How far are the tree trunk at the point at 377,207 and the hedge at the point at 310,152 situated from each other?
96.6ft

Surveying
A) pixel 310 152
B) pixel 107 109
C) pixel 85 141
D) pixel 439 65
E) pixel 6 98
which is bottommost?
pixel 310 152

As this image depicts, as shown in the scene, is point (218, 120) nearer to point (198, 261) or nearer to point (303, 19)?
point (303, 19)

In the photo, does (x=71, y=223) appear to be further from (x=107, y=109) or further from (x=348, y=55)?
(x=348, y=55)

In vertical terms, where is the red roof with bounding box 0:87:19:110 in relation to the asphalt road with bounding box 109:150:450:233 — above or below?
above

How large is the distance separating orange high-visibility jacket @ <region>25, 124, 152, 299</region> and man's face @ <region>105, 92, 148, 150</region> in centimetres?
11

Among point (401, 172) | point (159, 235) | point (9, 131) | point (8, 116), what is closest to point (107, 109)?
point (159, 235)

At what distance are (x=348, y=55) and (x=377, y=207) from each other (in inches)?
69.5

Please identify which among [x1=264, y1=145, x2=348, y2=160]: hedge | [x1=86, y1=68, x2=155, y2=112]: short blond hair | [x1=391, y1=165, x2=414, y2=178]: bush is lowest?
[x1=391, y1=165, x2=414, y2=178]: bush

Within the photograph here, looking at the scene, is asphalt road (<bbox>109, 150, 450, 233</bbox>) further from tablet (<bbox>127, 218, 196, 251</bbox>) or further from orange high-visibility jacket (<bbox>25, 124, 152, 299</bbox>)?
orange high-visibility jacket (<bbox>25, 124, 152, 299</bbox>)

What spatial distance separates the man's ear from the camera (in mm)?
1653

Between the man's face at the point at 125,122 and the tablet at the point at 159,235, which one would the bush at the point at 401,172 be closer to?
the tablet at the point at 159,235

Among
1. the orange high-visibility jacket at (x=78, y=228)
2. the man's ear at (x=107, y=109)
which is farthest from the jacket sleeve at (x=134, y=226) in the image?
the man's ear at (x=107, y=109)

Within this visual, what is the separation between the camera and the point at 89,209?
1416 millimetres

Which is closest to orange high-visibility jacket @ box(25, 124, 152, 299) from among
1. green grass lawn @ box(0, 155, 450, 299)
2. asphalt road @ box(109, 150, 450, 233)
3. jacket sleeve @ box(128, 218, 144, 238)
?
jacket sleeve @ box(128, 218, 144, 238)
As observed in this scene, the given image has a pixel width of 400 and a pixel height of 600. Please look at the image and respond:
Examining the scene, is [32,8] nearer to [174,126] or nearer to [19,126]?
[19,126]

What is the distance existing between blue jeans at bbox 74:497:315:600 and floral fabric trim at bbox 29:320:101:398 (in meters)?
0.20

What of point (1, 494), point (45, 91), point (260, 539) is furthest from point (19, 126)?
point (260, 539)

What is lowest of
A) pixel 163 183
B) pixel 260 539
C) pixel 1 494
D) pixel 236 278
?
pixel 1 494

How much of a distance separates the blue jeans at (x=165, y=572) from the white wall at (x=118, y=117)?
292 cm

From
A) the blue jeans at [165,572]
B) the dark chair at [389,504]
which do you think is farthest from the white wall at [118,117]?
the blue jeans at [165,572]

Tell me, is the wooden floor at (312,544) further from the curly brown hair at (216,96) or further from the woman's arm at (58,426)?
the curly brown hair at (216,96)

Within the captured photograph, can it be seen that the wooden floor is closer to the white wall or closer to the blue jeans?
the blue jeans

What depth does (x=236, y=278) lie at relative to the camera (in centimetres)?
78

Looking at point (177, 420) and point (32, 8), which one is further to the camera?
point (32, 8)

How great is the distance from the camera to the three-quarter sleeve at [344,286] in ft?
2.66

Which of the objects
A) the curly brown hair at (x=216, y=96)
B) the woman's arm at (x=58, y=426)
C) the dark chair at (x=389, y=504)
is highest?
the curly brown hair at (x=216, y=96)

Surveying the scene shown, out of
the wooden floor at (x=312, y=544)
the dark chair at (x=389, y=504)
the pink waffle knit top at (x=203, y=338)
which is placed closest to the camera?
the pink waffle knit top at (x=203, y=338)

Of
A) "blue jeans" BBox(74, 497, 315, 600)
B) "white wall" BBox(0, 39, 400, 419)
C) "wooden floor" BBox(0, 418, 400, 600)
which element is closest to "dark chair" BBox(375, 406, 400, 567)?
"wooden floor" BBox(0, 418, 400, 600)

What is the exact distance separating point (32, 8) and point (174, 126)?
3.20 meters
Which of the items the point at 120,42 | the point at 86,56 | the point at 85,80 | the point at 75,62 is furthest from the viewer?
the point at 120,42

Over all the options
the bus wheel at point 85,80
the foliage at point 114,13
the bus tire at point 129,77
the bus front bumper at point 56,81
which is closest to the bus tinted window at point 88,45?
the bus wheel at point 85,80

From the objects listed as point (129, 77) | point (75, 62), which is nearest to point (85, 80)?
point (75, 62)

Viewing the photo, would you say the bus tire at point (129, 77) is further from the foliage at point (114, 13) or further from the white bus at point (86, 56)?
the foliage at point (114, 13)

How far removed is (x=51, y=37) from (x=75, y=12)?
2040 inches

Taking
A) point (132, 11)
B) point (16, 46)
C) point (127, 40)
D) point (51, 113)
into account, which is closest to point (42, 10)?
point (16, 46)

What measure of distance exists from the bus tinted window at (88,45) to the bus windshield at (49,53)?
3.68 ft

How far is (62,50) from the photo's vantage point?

■ TASK INSTRUCTIONS ■
Reproduce, without any changes, every line from the one containing "Which of the objects" through the end of the rows above, including both of those end lines.

■ ANSWER TO THE EXERCISE ■
Which of the objects
A) the curly brown hair at (x=216, y=96)
B) the woman's arm at (x=58, y=426)
C) the dark chair at (x=389, y=504)
is highest?
the curly brown hair at (x=216, y=96)

Surveying the scene shown, out of
the wooden floor at (x=312, y=544)
the dark chair at (x=389, y=504)
the pink waffle knit top at (x=203, y=338)
which is placed closest to the camera?
the pink waffle knit top at (x=203, y=338)

Of
A) "blue jeans" BBox(74, 497, 315, 600)
B) "white wall" BBox(0, 39, 400, 419)
C) "wooden floor" BBox(0, 418, 400, 600)
which element is closest to "dark chair" BBox(375, 406, 400, 567)?
"wooden floor" BBox(0, 418, 400, 600)

What is the exact distance separating point (32, 8) and point (174, 126)?
3.20 meters
Which of the items the point at 120,42 | the point at 86,56 | the point at 85,80 | the point at 75,62 is furthest from the viewer?
the point at 120,42

Over all the options
the bus wheel at point 85,80
the foliage at point 114,13
the bus tire at point 129,77
the bus front bumper at point 56,81
which is closest to the bus tinted window at point 88,45?
the bus wheel at point 85,80

From the objects listed as point (129, 77) | point (75, 62), which is nearest to point (85, 80)?
point (75, 62)

Viewing the photo, would you say the bus tire at point (129, 77) is further from the foliage at point (114, 13) or further from the white bus at point (86, 56)?
the foliage at point (114, 13)

How far removed is (x=51, y=37) from (x=75, y=12)?
2040 inches

Taking
A) point (132, 11)
B) point (16, 46)
C) point (127, 40)
D) point (51, 113)
into account, which is closest to point (42, 10)?
point (16, 46)

What measure of distance exists from the bus tinted window at (88,45) to the bus windshield at (49,53)?
3.68 ft

How far is (62,50) from the photo's vantage point?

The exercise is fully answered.